[Record set — start]

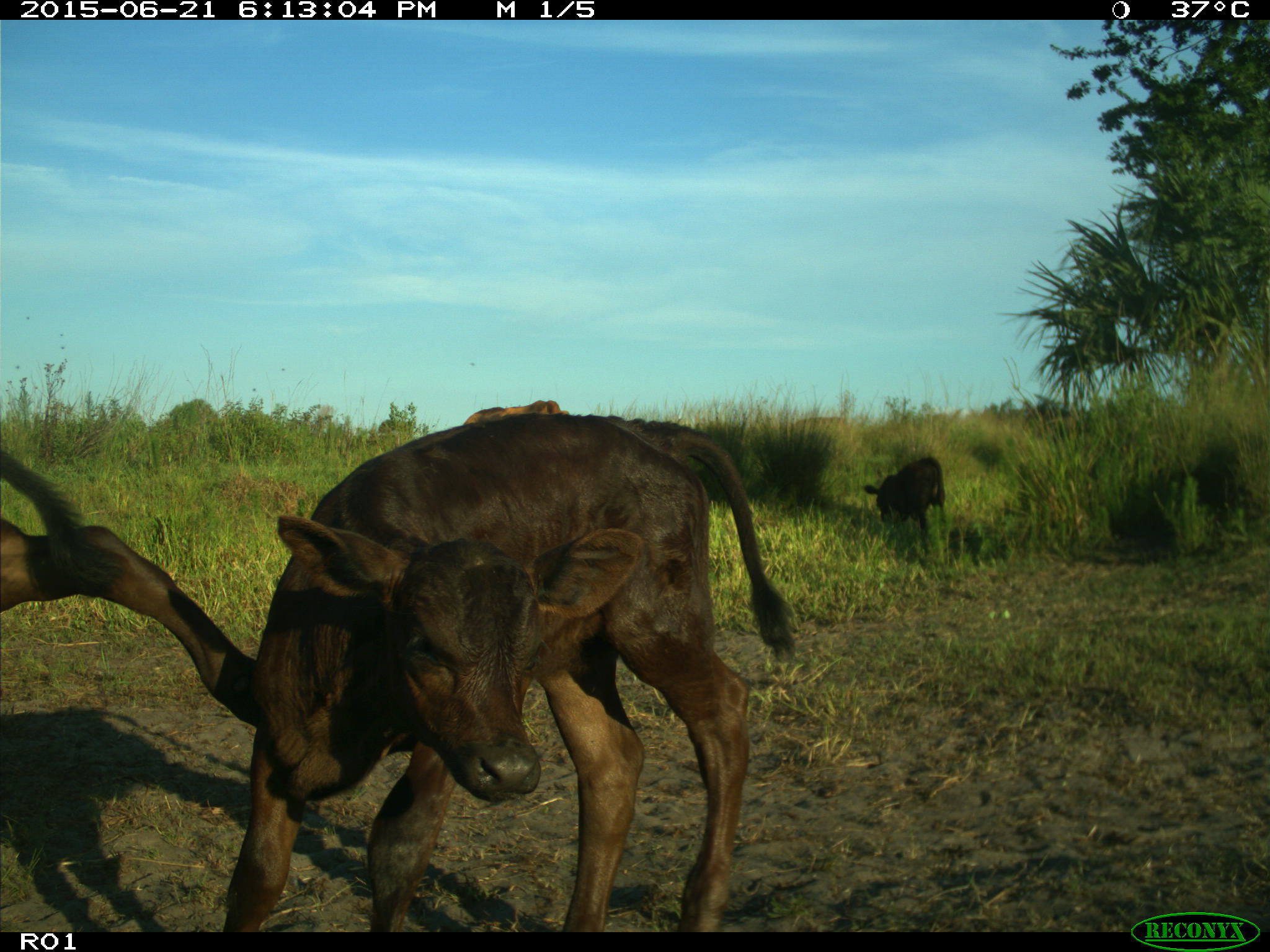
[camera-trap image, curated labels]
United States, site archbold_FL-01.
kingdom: Animalia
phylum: Chordata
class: Mammalia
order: Artiodactyla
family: Bovidae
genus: Bos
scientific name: Bos taurus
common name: domestic cow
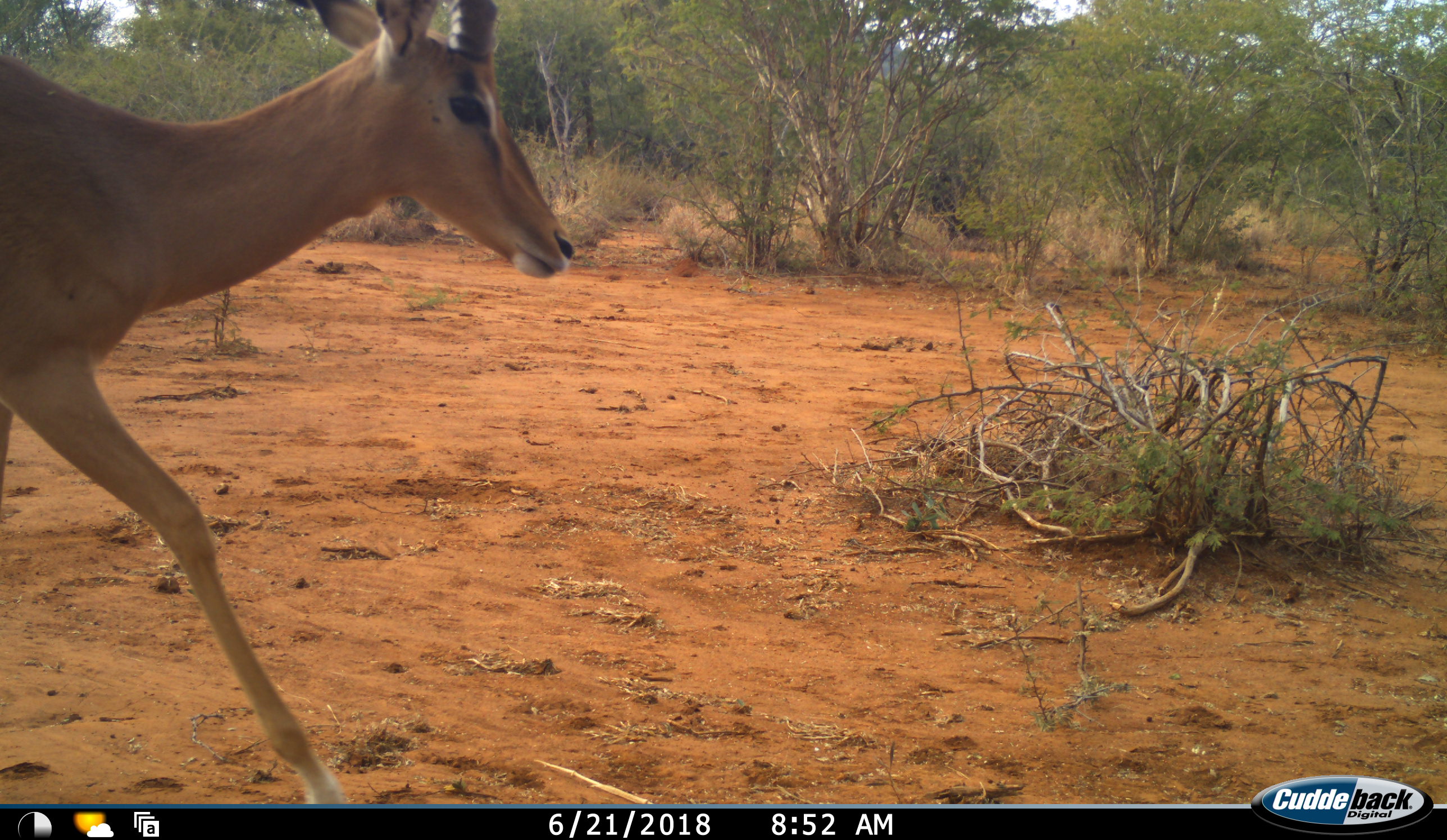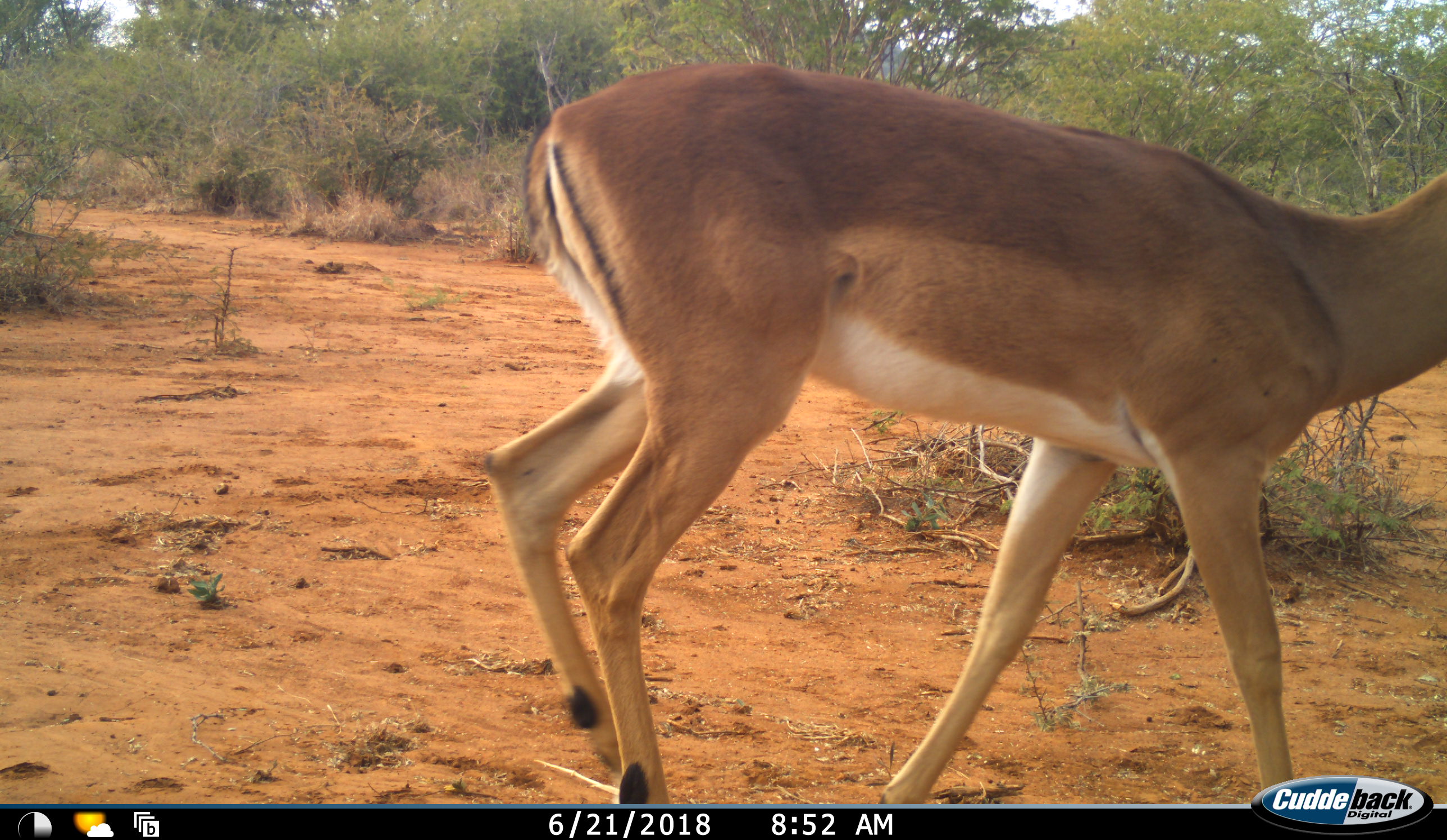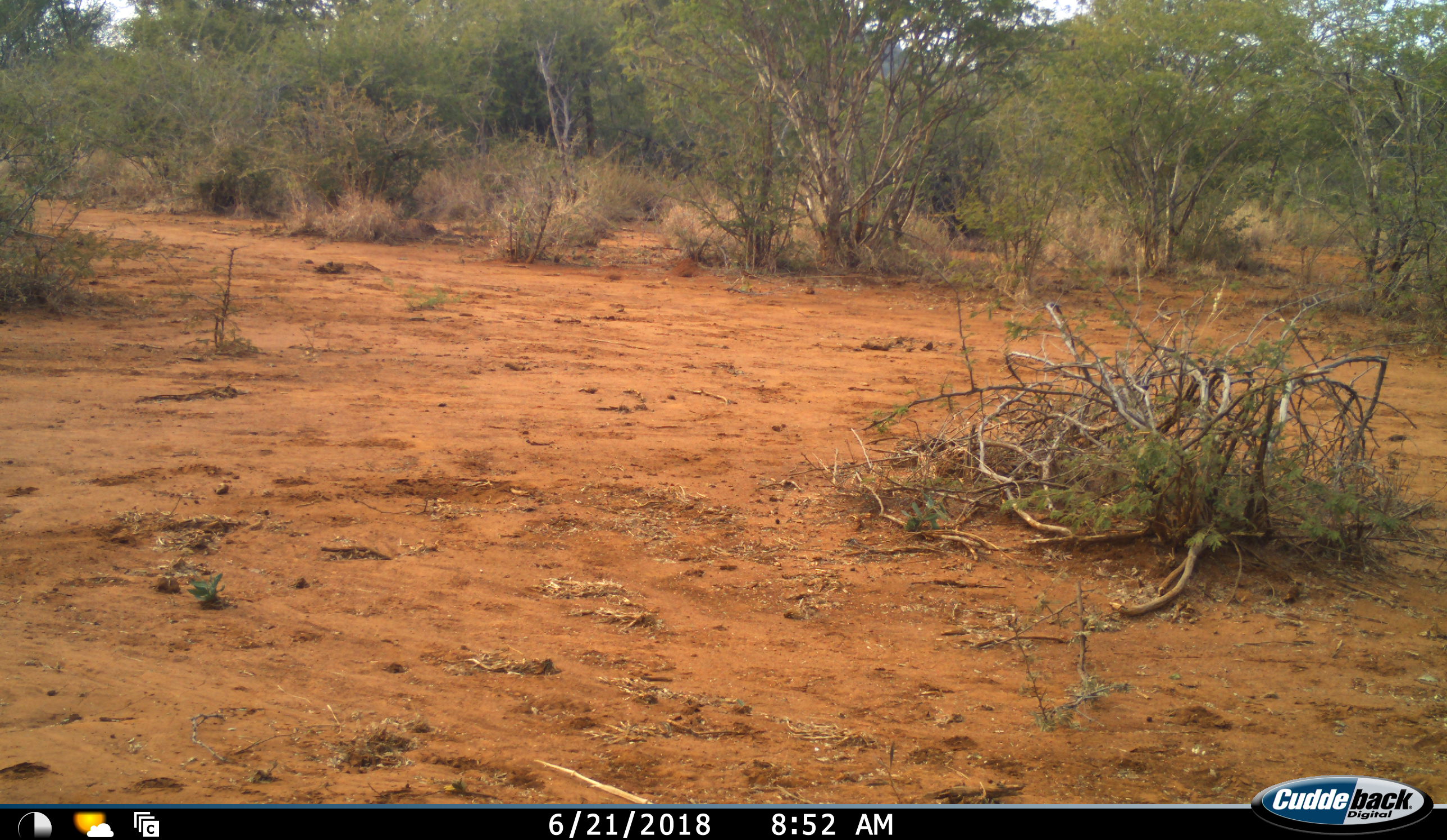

[Record set — finish]

Each line above should be returned exactly as written, apart from any pictures.

## Reply to the exercise
[camera-trap image, curated labels]
United States, site archbold_FL-01.
kingdom: Animalia
phylum: Chordata
class: Mammalia
order: Artiodactyla
family: Bovidae
genus: Bos
scientific name: Bos taurus
common name: domestic cow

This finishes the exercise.